- [READING PASSAGE]
So Russia says it has hypersonic missiles which cannot be intercepted by anything today.
Can they be intercepted by lasers? I know, lasers are faster than sound, duh, but I mean, what about the targetting tech? Whatever computer the laser system is married to, will it be able to detect and identify and track hypersonic targets?
Lasers will be able to intercept, assuming that laser tech keeps maturing. Can they now? I wouldn't bet they can do it just yet.
Cooper Brooks
Lasers can only intercept plastic boats, cardboard drones and maybe tiny slow mortar rounds. Better ask here, it's where laser discussions belong:
Jaxon Hall
>it's where laser discussions belong: Given that real testing of laser interception against full-sized artillery, rpgs, TBMs, ICBMs and cruise missiles have all been performed, and with the probable exception of ICBMs been successful under test conditions, maybe you should check your facts or fuck off to /v/ yourself? OP's question is valid. What you've described isn't even accurate for LaWS. Despite the other user being wrong, current laser systems aren't capable of engaging hypersonic targets. Of whats currently deployed, they either don't have the targeting capabilities or are underpowered for the role. This isn't so much a problem the lasers themselves but more to do with targetting capabilities. No point defense system is immune to hypersonic missiles.
Jacob Taylor
>laser intercept icbm No
Noah Long
>So Russia says
Russia is the poor kid in the neighborhood who claims he has all the cool stuff but no one is allowed to see it. China is the kid who sees the rich kids with cool stuff then buys the knock off from a flea market and claims it's just as good. EU is the kid whose parents make him wear water wings in kiddy pools.
Grayson Walker
Read what I said again, "been been tested against". Not successfully tested, just been investigated with real money and facilities. They absolutely have been tested against ICBMs.
The "probable" in the sentence "with the probable exception of ICBMs been successful" was just hedging my bets against a successful test during the early boost phase or something. Afaik there have been no successful tests against ICBMs but there have been tests against them, and successful tests against everything else listed as I stated.
Austin Williams
Smoke and clouds defeat lasers.
Adrian Stewart
>So Russia says it has hypersonic missiles which cannot be intercepted by anything today.
>US general tell Congress they don't have defense against "X" threat. >Military gets huge spending boost a few months later.
Like clockwork.
Adrian Foster
>Can they be intercepted by lasers? No. Photons have no mass. And hypersonic missiles fly so damn fast and hot that even if you shone the laser at it for 10 minutes, it wouldn't do shit to it.
They still have more nukes than the US. And they have more hypresonics now than the US will have in 2025.

- [PROVIDED RECORDS]
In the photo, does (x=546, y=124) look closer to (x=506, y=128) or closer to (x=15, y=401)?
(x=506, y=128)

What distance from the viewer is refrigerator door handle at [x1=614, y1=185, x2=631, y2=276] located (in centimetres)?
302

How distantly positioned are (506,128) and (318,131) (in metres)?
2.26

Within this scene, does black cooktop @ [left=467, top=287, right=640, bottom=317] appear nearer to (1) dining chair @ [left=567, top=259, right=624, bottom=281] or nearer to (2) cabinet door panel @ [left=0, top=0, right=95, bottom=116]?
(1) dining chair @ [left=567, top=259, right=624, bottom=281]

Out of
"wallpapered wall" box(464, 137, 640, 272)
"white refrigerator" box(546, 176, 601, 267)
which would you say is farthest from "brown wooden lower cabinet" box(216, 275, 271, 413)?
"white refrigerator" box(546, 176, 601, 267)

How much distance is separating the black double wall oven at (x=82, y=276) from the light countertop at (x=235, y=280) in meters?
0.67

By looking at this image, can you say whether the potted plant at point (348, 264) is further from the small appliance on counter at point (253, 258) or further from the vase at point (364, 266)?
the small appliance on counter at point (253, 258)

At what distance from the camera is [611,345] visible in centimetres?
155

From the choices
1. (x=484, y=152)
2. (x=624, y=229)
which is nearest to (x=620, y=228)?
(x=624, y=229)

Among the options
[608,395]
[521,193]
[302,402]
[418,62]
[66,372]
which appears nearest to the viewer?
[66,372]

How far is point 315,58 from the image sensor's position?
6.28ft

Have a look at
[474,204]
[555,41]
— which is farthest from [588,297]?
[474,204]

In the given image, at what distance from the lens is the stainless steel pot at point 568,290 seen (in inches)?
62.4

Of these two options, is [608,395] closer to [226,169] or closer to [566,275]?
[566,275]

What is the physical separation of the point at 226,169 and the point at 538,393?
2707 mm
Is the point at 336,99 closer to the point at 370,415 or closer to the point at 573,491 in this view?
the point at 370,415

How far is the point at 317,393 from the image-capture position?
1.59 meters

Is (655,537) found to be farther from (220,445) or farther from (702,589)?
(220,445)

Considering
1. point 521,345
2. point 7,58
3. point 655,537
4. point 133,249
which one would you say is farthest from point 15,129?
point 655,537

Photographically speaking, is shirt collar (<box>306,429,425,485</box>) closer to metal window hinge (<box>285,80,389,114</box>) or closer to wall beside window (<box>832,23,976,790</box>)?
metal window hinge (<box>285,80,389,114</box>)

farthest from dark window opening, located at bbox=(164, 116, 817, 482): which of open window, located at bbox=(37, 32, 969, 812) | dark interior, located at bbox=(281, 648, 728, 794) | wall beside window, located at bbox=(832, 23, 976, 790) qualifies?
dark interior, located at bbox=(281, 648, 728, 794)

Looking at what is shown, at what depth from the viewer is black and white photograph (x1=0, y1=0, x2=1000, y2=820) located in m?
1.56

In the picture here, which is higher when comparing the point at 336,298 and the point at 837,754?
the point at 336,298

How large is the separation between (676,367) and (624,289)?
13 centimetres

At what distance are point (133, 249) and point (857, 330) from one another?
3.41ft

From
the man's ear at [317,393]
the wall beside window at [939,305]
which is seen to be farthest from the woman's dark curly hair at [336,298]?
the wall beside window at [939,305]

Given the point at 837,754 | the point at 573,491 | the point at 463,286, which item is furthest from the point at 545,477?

- [TASKS FOR THIS EXERCISE]
**A)** From the forum thread about lasers and hypersonic missiles, extract the passage starting at "Adrian Stewart" and ending at "few months later.".
**B)** Extend the forum thread about lasers and hypersonic missiles, picking up after its final post.
The records are separate material and have no connection to the forum thread about lasers and hypersonic missiles.

- [RESPONSES TO THE TASKS]
**A)**
Adrian Stewart
>So Russia says it has hypersonic missiles which cannot be intercepted by anything today.
>US general tell Congress they don't have defense against "X" threat. >Military gets huge spending boost a few months later.

**B)**
Angel Bailey
Laser defenses aren't effective against ICBMs and hypersonic missiles If it can handle heat of reentry or hypersonic speeds, it can handle heat of the laser for the small amount of time it takes to close distance. The laser defenses for foreseeable future are used against slower smaller missiles, drones, and small vessels. Ballistics missles and/or hypersonic missiles are faster, larger, and have more heat shielding. The tracking systems can also be jammed with electronic countermeasures. At any rate, a simple spam fest of missiles is always able to destroy any super advanced defenses that are out there.
Ablative coating would probably eliminate the threat of lasers entirely. Literally all you would need is a inch thick coating of the tiles they use on space shuttles to counter any laser system they have in operation currently and in the foreseeable future. Billions in design and development crippled by a simple retrofitting.
Christian Nelson
The amount of time a sea level hypersonic missile been detected and hitting its target is not very long.
I think even with scout ships spread out to get a earlier warning, and the missile is tracked and lazed to stop functioning. You still have a (dead) missile travling at Hypersonic towards you.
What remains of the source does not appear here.